Exercise instructions: Please continue the forum post below about fitting Bhaskara's sine approximation into a few bytes of code, starting right after its last sentence.

Document passage:
--

Quote:
Originally Posted by Jobbo
I came up with my own higher precision version in 40bytes. Not sure if anyone can spot some extra size optimizations, it's late here!
|
I was experimenting with Bhaskara's algorithm today, and with a 64-bit div it could *almost* be done in 32 bytes (it still overflows at +/-pi). It works with rather large numbers (when you include 16384 amplitude and 1024 table size)
.
Divisor includes 5*pi^2, and with pi being 512 this is then 327680. Swap does no good (kills precision), numbers have to be further divided by >5, so 8. And then I remembered your code, 40960 and those crazy shifts.

--

Information supplied:
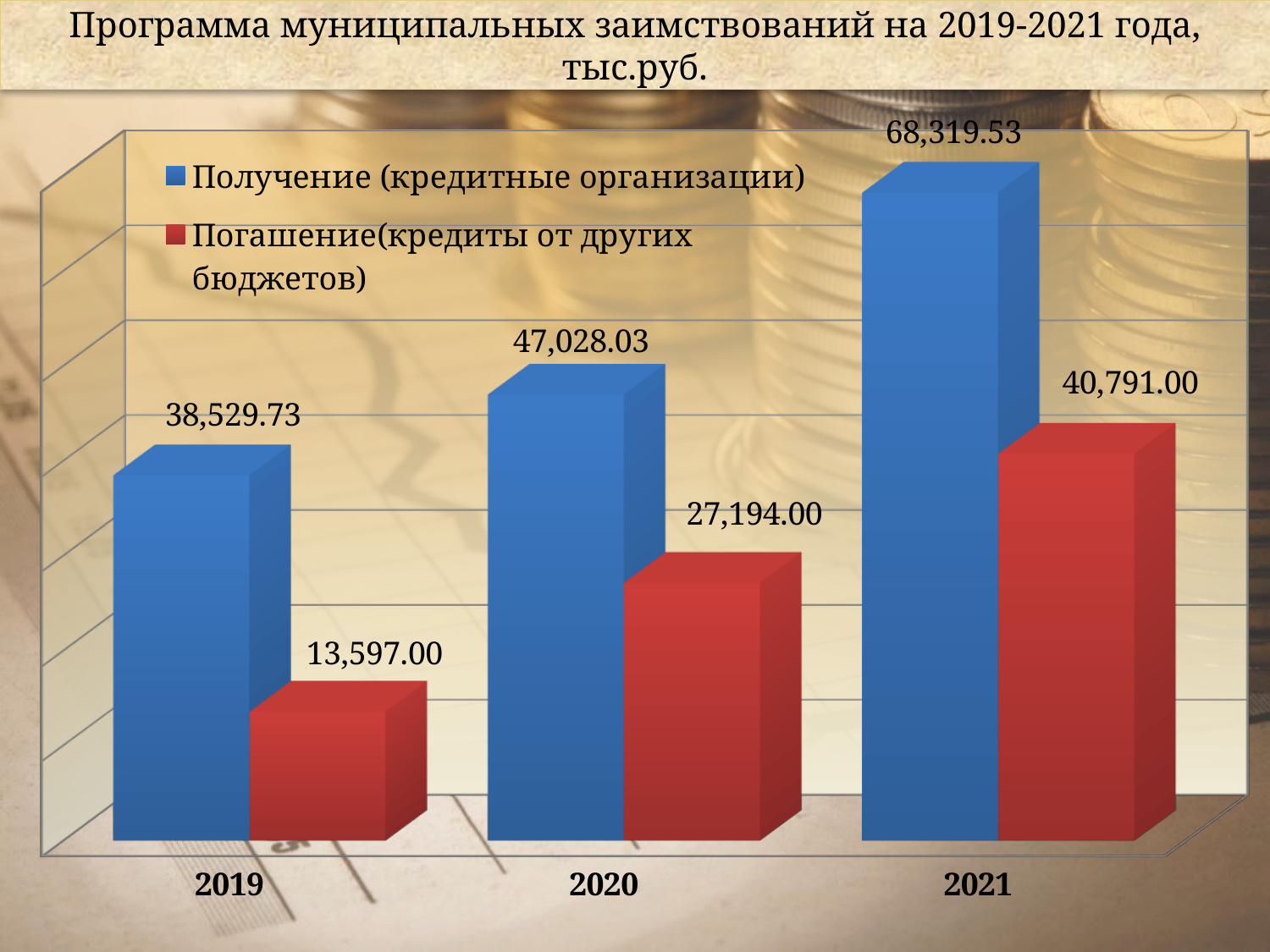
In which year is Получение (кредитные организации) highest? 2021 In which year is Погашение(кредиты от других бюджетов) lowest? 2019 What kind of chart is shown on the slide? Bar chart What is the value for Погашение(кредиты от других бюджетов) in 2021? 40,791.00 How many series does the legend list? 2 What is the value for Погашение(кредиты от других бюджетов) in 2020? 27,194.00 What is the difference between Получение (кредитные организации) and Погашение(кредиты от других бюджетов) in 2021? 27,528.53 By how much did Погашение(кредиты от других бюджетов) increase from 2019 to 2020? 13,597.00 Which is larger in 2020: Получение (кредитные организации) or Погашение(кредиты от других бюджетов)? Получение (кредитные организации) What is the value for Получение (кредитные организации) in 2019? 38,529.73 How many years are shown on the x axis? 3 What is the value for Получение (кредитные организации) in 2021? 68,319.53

--

Response to this exercise:
So I've integrated 2 optimizations into your code and it's 38 bytes now:
- first opt is what I said in my previous post (replace multiplication with a1 increments), which then enables
- second opt is that you can replace 40960-a*b with a counter that starts at 40960 (actually 327680=5*65536 pre-shift) and then decrease it by the same amount you increase a*b (which is a1)
Code:
moveq #0,d0
moveq #5,d1
swap d1
move.w #511+2,a1
.loop move.l d0,d3
move.l d1,d2
lsl.l #8,d3
lsl.l #8-3,d3
lsr.l #3,d2
divu.w d2,d3
move.w d3,(a0)+
neg.w d3
move.w d3,(1022,a0)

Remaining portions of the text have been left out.